Although coin for the arts and public broadcasting is not at the center of campaign debate, it has special resonance in the entertainment industry, where activists have long advocated for continued support as a way to seed programs and projects that would not otherwise get funding elsewhere.
For example, attorney Bruce Ramer, a longtime supporter of GOP candidates who gave to Romney’s campaign in December, also is chairman of the Corp. for Public Broadcasting, which distributes the $445 million federal outlay to public broadcasting entities. As funding to the CPB has been threatened in the past — as it was during the bitter budget battle last year — Ramer has quietly met with Republican lawmakers, sources say.
Although PBS and the NEA have been targets on the right on the charge that they harbor a political agenda, Romney told Fortune that they needed to show that they could rely on private support.
“Some of these things, like those endowment efforts and PBS, I very much appreciate and like what they do in many cases,” Romney told the mag. “But I just think they have to stand on their own rather than receiving money borrowed from other countries, as our government does on their behalf.”

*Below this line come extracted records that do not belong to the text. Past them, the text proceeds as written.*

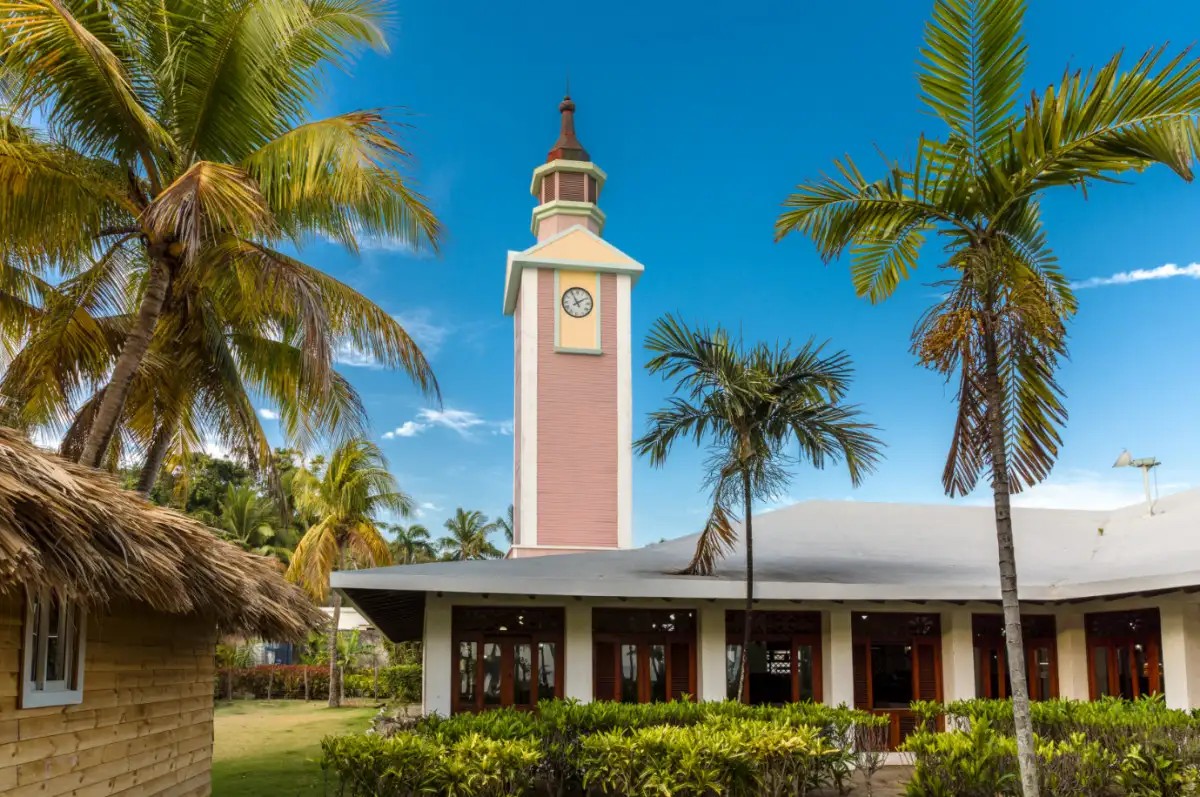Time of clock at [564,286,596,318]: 1:55
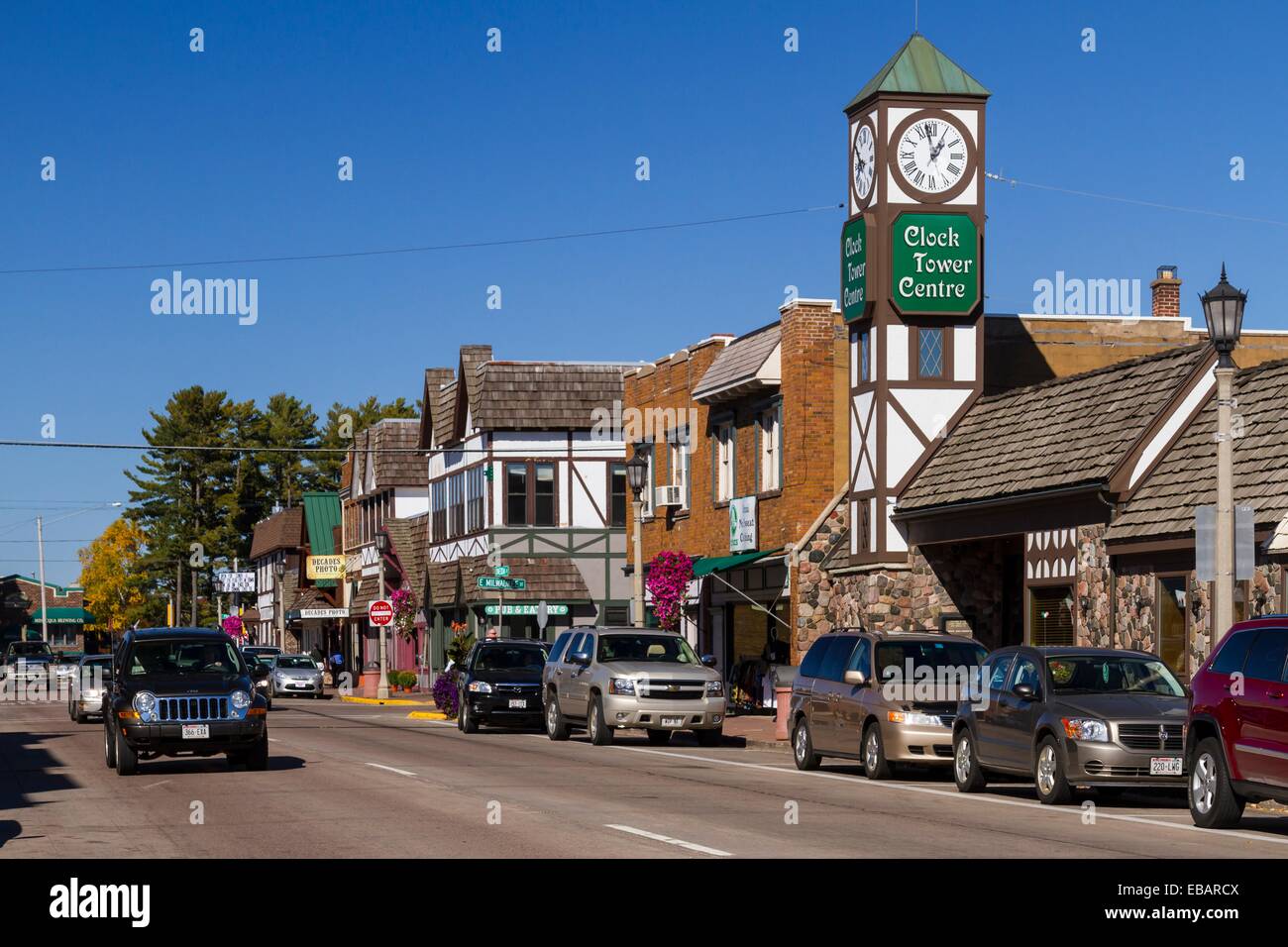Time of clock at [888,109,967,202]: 12:58
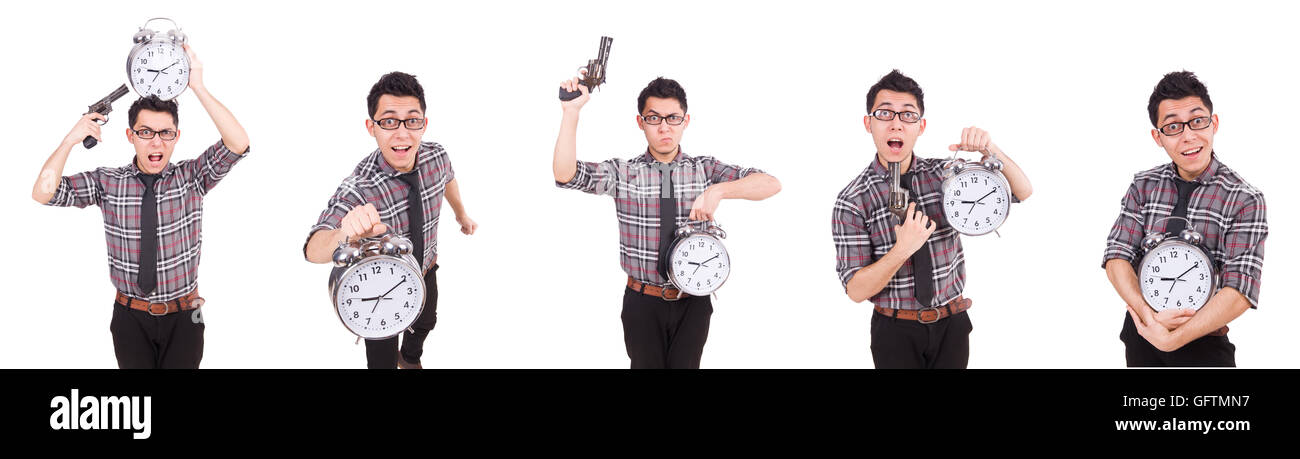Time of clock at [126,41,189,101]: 9:10
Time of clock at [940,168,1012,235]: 9:10
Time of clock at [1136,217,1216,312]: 9:10
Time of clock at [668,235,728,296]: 9:10
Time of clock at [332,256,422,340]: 9:10
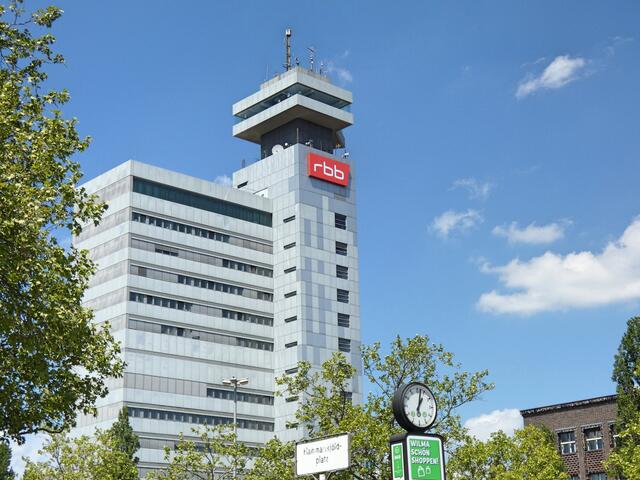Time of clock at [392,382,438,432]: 1:02
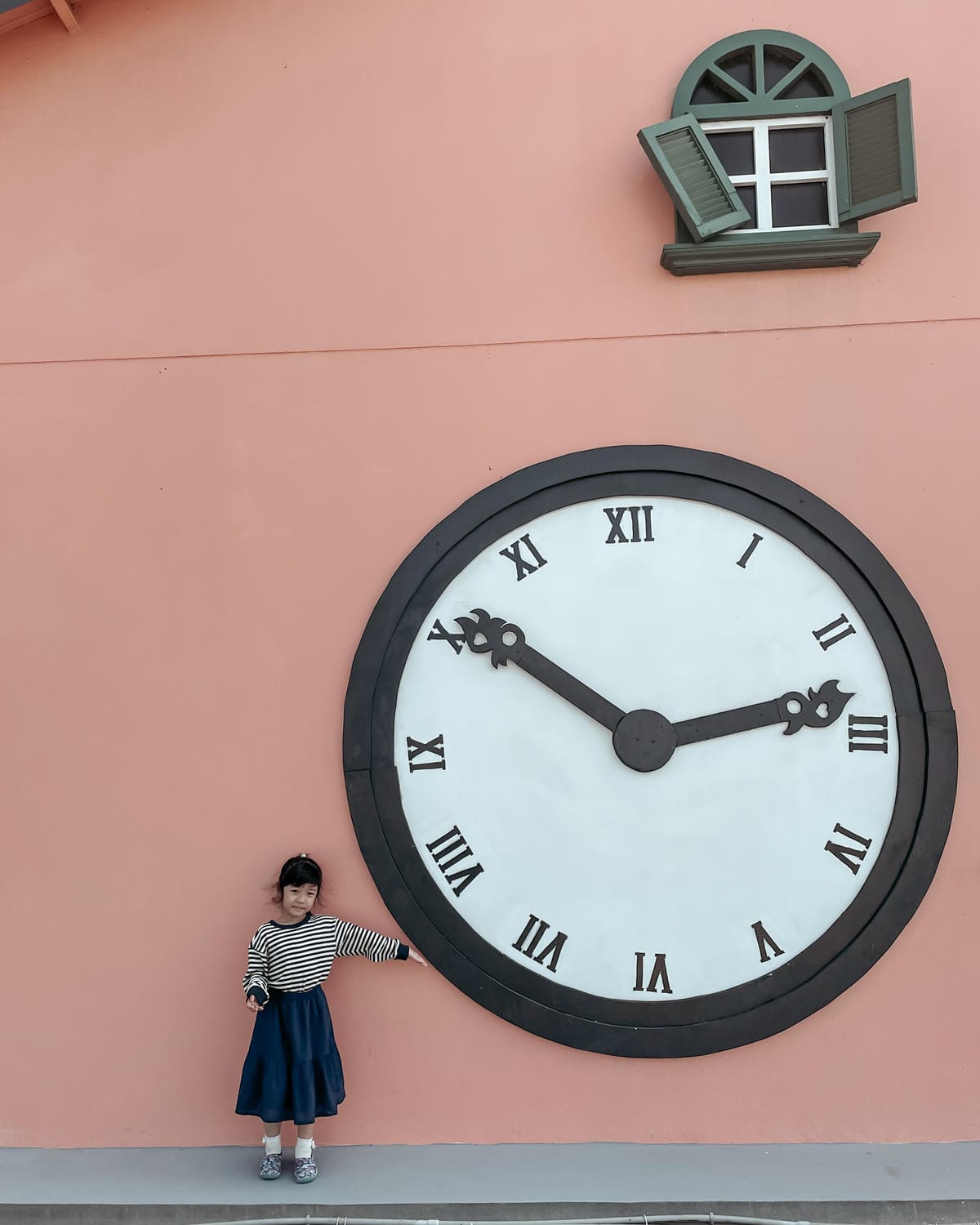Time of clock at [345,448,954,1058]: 10:13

But the CPB challenged that notion in a report it released in June that was done by Booz & Co. It concluded that “the loss of federal funding will mean the end of public broadcasting.”
“Federal money is the foundation upon which stations build and raise, on average, at least six times the amount they receive from the federal government,” the report stated. “This nonfederal money lets CPB know that stations are receiving a positive report card from the communities they serve.”
Patrick Butler, president and CEO of the Assn. of Public Television stations, said he has been talking to Romney’s policy staff to make the case for federal funding, citing the relatively small outlay compared to the federal budget, among other points. “We obviously haven’t made the sale yet,” he said in response to Romney’s latest statement.
Butler added that the stations have an “education challenge” in making the case of “what we do and what we cost” to Romney, who he noted was governor of Massachusetts, which does not provide state funding to public broadcasting. But he said that they will be enlisting Republicans who sit on boards of public broadcasting entities across the country to help them make their case during the election season.
“What we don’t want is for public broadcasting to be a partisan issue,” he said.
Likewise, Americans for the Arts, which advocates for federal arts funding, is planning forums at the Republican and Democratic conventions, with former Arkansas Mike Huckabee hosting their event in Tampa and former Secretary of Education Robert Riley hosting in Charlotte.
Robert Lynch, president and CEO of Americans for the Arts, said Romney has a “misunderstanding” of how NEA funding works, in that the funding helps stimulate state and local arts councils as well as seed the growth of small businesses. “We know from 45 years of history that the great benefit of the American system, which is a very conservative system of support, is not the subsidy but the leverage power,” he said.